* _EXTRACT PROVIDED_

⟨

Here is what I found in testing:

         thread 1                     thread 2
         [want sr1p compl.]          [want sr2p compl.]
        ===============================================
         sr1p INFLIGHT                sr2p INFLIGHT
         blk_poll(cookie)
             -> 1 (sr2p -> AWAIT)
         sr1p not in AWAIT
             so return 0
                                      blk_poll(cookie)
                                        ->1 (sr1p -> AWAIT)
                                      sr2p is in AWAIT
                                         so return 1
          [called again]
          sr1p not INFLIGHT
             so returns -ENODATA

Assuming the caller in thread 1 was sg_wait_event_srp() then
an -ENODATA return is interpreted as found one (and a check is
done for the AWAIT state and if not -EPROTO is returned to the
user).

So both threads have found their requests have been completed
so all is well programmatically. But blk_poll(), which becomes
mq_poll() to the LLD, found completions other than what the sg
driver (or other ULD) was looking for since both requests were
on the same (hardware) queue.

⟩

[Spatial reasoning question records]
⟨

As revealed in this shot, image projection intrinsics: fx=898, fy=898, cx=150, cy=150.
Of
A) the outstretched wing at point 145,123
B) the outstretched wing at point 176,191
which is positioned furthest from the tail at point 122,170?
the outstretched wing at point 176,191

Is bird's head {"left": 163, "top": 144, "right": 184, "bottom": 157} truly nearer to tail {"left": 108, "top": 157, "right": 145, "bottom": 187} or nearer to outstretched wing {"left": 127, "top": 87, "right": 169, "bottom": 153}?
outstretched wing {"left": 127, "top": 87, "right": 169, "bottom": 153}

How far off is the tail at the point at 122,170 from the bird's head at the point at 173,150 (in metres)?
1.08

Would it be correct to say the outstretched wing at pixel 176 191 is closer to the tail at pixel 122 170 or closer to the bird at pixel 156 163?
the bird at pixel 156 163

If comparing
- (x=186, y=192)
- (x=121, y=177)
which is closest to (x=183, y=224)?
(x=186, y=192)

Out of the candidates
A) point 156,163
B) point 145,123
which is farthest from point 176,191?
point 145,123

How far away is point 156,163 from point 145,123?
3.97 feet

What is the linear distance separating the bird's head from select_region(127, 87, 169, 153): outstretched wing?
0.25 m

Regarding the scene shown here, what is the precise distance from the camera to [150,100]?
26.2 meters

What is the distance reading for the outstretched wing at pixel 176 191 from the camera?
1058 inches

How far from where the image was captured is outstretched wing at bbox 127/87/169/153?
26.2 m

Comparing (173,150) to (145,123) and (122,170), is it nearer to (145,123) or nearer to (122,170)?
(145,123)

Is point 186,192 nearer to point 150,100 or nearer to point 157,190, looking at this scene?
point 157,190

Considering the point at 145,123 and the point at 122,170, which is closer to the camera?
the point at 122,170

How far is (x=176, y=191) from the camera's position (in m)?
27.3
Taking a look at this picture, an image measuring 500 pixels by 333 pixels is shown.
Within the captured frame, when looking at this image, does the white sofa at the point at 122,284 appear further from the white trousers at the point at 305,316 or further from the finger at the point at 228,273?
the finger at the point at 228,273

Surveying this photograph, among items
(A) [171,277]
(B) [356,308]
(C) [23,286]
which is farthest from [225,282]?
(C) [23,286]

⟩
⟨

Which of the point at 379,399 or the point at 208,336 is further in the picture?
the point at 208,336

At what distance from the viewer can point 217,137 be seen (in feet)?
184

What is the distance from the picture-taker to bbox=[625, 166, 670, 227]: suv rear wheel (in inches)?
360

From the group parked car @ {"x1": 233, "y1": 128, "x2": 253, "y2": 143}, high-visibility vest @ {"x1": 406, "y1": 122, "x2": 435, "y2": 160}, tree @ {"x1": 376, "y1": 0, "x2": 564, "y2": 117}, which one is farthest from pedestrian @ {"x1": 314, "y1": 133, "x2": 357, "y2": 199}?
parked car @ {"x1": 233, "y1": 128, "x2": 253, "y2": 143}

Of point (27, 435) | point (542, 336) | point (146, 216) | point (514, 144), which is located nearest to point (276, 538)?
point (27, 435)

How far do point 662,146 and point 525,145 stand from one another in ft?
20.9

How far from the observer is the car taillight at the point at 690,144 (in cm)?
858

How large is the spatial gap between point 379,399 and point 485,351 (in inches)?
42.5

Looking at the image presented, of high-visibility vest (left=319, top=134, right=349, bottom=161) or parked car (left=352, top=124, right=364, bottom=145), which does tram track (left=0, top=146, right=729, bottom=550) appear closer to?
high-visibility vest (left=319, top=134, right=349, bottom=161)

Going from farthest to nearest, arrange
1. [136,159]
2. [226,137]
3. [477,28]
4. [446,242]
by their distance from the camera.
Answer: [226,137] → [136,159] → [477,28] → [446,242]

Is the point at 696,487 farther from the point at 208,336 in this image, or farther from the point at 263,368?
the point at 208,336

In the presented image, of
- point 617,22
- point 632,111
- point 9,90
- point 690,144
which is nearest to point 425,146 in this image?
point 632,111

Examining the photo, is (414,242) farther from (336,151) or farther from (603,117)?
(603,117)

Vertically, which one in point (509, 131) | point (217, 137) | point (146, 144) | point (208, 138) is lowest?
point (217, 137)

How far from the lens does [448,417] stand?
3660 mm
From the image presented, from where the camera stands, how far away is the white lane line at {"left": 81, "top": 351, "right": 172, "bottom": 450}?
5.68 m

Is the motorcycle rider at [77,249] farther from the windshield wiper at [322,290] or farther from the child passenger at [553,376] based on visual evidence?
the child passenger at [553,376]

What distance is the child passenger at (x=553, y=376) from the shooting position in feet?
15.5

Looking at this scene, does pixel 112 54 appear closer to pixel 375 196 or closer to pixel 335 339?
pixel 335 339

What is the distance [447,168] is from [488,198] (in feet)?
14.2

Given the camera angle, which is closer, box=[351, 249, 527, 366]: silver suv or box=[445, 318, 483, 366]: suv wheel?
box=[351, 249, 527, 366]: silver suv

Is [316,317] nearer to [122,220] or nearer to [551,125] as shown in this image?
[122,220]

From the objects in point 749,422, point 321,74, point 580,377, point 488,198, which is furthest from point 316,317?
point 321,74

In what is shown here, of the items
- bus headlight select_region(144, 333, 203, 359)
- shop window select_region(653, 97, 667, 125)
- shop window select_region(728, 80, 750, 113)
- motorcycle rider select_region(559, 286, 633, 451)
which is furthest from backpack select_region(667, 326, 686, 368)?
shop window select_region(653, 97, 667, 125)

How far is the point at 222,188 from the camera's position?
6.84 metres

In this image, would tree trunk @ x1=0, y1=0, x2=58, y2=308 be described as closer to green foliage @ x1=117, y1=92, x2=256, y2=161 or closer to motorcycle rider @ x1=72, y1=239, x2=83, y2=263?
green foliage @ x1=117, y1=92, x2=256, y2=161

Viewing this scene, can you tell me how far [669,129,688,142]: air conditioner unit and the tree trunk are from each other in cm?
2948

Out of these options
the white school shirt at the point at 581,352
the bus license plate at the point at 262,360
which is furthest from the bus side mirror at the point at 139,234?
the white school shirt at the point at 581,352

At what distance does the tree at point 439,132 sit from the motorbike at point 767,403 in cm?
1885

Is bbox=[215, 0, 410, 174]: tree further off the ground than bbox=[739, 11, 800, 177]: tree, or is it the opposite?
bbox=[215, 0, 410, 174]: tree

⟩

* _COMPLETE THE FOLLOWING_
• a. Reproduce verbatim the part of the blk_poll excerpt starting with "Here is what" and going on through "(sr1p -> AWAIT)".
• b. Output the lines of the records as a JSON list of strings, one string per line and blank lines omitted, starting with the line with "Out of the candidates" and going on through the line with "1058 inches".

* _ANSWERS FOR THIS EXERCISE_
• a.
Here is what I found in testing:

         thread 1                     thread 2
         [want sr1p compl.]          [want sr2p compl.]
        ===============================================
         sr1p INFLIGHT                sr2p INFLIGHT
         blk_poll(cookie)
             -> 1 (sr2p -> AWAIT)
         sr1p not in AWAIT
             so return 0
                                      blk_poll(cookie)
                                        ->1 (sr1p -> AWAIT)

• b.
[
  "Out of the candidates",
  "A) point 156,163",
  "B) point 145,123",
  "which is farthest from point 176,191?",
  "point 145,123",
  "How far away is point 156,163 from point 145,123?",
  "3.97 feet",
  "What is the linear distance separating the bird's head from select_region(127, 87, 169, 153): outstretched wing?",
  "0.25 m",
  "Regarding the scene shown here, what is the precise distance from the camera to [150,100]?",
  "26.2 meters",
  "What is the distance reading for the outstretched wing at pixel 176 191 from the camera?",
  "1058 inches"
]